5) Iraq - Violence = Jordan

So a country that is most similar to Iraq after taking its violence is Jordan, its neighbour. Iraq's vector itself is most similar to that of Syria - for obvious reasons. After Jordan, next vectors are Lebanon, Oman and Turkey.

Not enough? Hmm there you go with another two...

Bonus) President - Power = Prime Minister

Kinda obvious, isn't it? But of course we know it depends which one is Putin which one is Medvedev :)

Bonus 2) Politics - Lies = Germans??

OK, I admit I don't know what this one really means but according to my model, German politicians do not lie!

Now the boring stuff...

Methods

I used a corpus of publicly available online news and articles. Articles extracted from a number of different Farsi online websites and on average they contained ~ 8KB of text. The topics ranged from local and global Politics, Sports, Arts and Culture, Science and Technologies, Humanities and Religion, Health, etc.
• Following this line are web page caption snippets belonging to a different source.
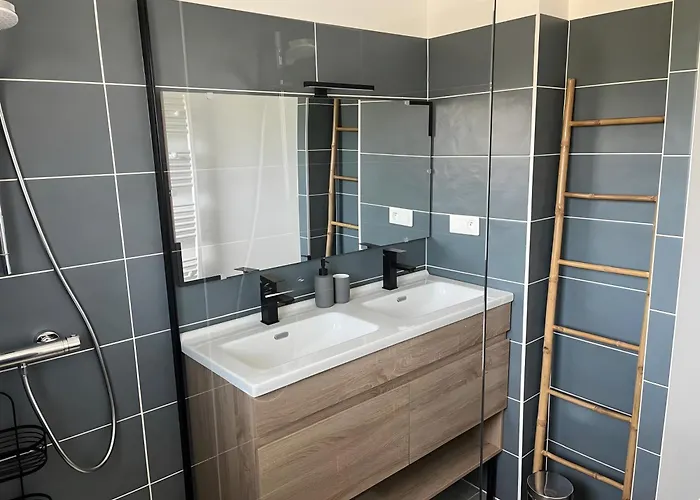 Liledou - Belle De Plain-pied Holiday home *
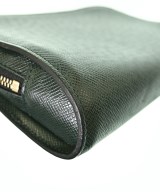 LOUIS VUITTON（ルイヴィトン）クラッチバッグ 緑 サイズ:- レディース/2200685032091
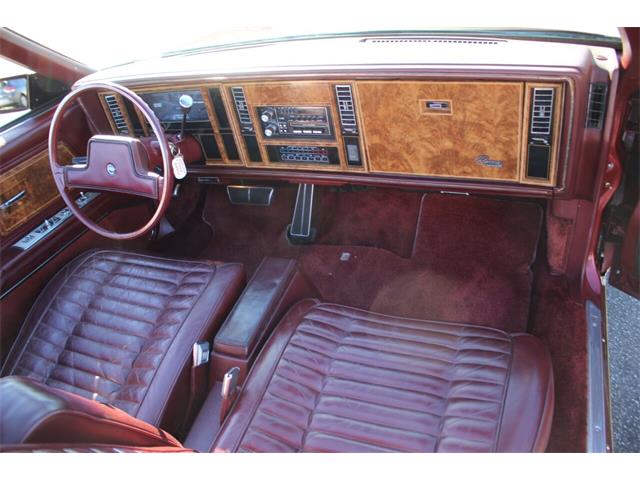 1983 Buick Riviera (CC-1783714) for sale in La Verne, California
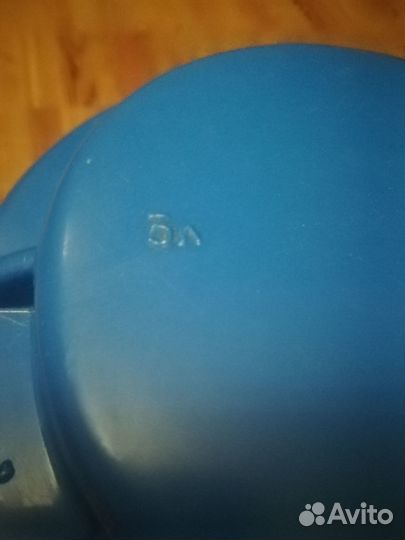 Термос СССР 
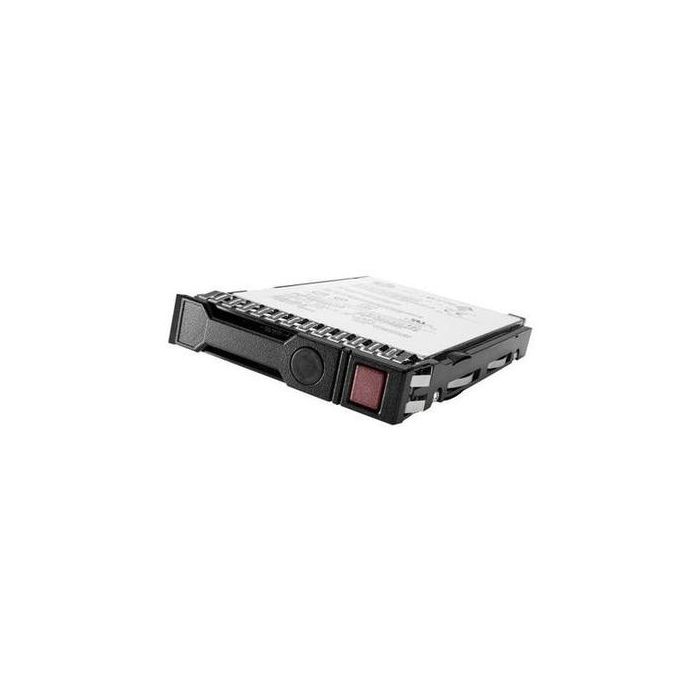 HPE - 1.2TB - SAS 12 Gb/s - 10K - HDD - 2.5"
The processing pipeline is illustrated below:

Figure 1 - Processing Pipeline
For word segmentation, an approach was used to join named entities using a dictionary of ~ 40K multi-part words and named entities.

Gensim's word2vec implementation was used to train the model. The default n=100 and window=5 worked very well but to find the optimum values, another study needs to be conducted.

In order to generate the results presented in this post, most_similar method was used. No significant difference between using most_similar and most_similar_cosmul was found.

A significant problem was discovered where words with spelling mistake in the corpus or infrequent words generate sparse vectors which result in a very high score of similar with some words. I used frequency of the word in the corpus to filter out such occasions.

Conclusion

word2vec is relatively simple algorithm with surprisingly remarkable performance. Its implementation are available in a variety of Open Source libraries, including Python's Gensim. Based on the preliminary results, it appears that word2vec is able to make higher levels abstractions which nudges towards cognitive abilities.

Despite its remarkable it is not quite clear how this ability can be used in an application, although in its current form, it can be readily used in finding antonym/synonym, spelling correction and stemming.